**EXERCISE GOAL:** Convert the lines into a JSON list of strings, one string per line with blank lines left out. Begin at the line that contains "Which of the" and stop after the final line.

**INPUT DATA:**
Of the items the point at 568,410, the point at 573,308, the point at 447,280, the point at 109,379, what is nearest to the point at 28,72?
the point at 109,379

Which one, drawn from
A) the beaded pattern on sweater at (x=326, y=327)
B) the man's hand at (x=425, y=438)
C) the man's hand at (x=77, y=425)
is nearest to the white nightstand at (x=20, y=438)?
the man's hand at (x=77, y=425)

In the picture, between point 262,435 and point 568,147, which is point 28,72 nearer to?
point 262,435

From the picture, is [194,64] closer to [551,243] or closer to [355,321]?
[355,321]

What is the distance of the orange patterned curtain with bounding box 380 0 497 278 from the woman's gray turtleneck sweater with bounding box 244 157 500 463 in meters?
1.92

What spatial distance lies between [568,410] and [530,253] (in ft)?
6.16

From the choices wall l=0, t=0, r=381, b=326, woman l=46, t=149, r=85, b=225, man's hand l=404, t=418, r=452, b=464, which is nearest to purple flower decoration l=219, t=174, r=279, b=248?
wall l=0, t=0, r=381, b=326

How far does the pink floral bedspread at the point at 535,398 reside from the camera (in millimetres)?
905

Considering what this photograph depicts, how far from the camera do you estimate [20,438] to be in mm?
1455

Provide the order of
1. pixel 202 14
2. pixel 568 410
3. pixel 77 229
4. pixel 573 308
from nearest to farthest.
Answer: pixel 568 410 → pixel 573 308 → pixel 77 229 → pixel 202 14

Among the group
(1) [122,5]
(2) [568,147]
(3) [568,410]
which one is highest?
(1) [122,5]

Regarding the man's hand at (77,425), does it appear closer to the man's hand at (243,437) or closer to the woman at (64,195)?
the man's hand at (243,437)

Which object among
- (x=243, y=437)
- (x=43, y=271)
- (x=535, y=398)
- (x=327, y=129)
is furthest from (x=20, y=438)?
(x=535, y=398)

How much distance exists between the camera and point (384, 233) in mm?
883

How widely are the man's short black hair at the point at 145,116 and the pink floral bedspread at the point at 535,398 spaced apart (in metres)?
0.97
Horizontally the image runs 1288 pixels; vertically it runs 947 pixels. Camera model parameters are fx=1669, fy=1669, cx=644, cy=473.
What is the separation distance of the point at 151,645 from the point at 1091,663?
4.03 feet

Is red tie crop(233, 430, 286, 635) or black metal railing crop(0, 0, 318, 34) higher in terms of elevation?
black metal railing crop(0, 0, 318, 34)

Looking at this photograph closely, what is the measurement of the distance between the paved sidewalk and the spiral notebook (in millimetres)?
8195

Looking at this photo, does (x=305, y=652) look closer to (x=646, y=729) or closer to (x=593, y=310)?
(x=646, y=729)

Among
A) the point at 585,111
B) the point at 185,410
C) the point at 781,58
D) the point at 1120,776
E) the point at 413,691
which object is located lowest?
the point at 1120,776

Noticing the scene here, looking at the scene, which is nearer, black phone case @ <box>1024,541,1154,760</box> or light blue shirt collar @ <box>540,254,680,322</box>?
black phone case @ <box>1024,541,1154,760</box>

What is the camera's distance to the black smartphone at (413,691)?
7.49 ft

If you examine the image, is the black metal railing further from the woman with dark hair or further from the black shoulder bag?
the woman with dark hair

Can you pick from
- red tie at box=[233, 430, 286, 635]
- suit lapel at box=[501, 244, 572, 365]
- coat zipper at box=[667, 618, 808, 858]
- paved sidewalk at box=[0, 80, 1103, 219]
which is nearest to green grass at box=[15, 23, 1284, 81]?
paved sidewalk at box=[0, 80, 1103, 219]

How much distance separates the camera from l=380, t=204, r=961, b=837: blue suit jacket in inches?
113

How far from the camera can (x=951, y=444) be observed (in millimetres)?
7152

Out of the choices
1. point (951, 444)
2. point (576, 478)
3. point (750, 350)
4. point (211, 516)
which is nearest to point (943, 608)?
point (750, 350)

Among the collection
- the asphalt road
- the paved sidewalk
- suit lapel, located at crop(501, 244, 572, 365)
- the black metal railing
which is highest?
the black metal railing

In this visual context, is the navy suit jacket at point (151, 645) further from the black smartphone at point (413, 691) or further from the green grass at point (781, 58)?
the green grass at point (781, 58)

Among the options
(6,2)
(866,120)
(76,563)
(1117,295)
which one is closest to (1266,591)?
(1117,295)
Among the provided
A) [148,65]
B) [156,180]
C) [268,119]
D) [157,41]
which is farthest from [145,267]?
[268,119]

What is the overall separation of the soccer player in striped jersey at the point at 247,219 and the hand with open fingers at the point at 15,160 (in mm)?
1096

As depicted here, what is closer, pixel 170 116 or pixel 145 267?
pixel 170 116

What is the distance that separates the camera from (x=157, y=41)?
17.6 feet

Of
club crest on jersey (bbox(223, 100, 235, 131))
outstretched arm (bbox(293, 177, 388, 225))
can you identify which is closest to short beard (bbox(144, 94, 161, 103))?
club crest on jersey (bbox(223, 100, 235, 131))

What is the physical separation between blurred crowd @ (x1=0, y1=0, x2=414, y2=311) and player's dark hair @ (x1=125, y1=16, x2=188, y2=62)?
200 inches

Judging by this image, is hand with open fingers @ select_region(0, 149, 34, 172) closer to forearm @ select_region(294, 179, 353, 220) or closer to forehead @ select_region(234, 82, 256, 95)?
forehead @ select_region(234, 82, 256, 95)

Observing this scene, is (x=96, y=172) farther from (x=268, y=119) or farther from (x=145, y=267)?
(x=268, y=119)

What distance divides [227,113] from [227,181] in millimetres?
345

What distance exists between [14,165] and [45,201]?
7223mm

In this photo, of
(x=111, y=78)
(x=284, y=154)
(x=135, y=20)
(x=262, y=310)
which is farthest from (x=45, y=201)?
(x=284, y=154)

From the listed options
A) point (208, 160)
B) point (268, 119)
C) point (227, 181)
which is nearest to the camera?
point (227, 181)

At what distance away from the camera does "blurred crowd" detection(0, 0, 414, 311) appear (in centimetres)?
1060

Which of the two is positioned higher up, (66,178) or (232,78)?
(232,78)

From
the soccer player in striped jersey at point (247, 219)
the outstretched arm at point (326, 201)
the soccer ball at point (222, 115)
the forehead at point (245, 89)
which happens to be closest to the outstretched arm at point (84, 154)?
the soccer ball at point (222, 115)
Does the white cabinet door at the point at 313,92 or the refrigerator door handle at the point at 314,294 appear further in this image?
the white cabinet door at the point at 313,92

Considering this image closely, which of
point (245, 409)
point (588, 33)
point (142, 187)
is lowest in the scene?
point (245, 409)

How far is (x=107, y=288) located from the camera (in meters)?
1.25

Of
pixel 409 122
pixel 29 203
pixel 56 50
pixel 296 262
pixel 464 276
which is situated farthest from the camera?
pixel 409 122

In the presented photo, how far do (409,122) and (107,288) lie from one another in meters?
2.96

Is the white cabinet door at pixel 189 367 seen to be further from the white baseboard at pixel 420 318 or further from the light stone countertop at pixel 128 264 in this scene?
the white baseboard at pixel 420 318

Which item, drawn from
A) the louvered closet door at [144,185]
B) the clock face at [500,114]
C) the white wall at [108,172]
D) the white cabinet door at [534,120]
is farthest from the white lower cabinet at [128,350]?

**OUTPUT BELOW:**
[
  "Which of the two is positioned higher up, (66,178) or (232,78)?",
  "(232,78)",
  "From",
  "the soccer player in striped jersey at point (247, 219)",
  "the outstretched arm at point (326, 201)",
  "the soccer ball at point (222, 115)",
  "the forehead at point (245, 89)",
  "which happens to be closest to the outstretched arm at point (84, 154)?",
  "the soccer ball at point (222, 115)",
  "Does the white cabinet door at the point at 313,92 or the refrigerator door handle at the point at 314,294 appear further in this image?",
  "the white cabinet door at the point at 313,92",
  "Considering this image closely, which of",
  "point (245, 409)",
  "point (588, 33)",
  "point (142, 187)",
  "is lowest in the scene?",
  "point (245, 409)",
  "How far is (x=107, y=288) located from the camera (in meters)?",
  "1.25",
  "Of",
  "pixel 409 122",
  "pixel 29 203",
  "pixel 56 50",
  "pixel 296 262",
  "pixel 464 276",
  "which is situated farthest from the camera?",
  "pixel 409 122",
  "In the presented photo, how far do (409,122) and (107,288) lie from one another in meters?",
  "2.96",
  "Is the white cabinet door at pixel 189 367 seen to be further from the white baseboard at pixel 420 318 or further from the light stone countertop at pixel 128 264 in this scene?",
  "the white baseboard at pixel 420 318",
  "Which item, drawn from",
  "A) the louvered closet door at [144,185]",
  "B) the clock face at [500,114]",
  "C) the white wall at [108,172]",
  "D) the white cabinet door at [534,120]",
  "is farthest from the white lower cabinet at [128,350]?"
]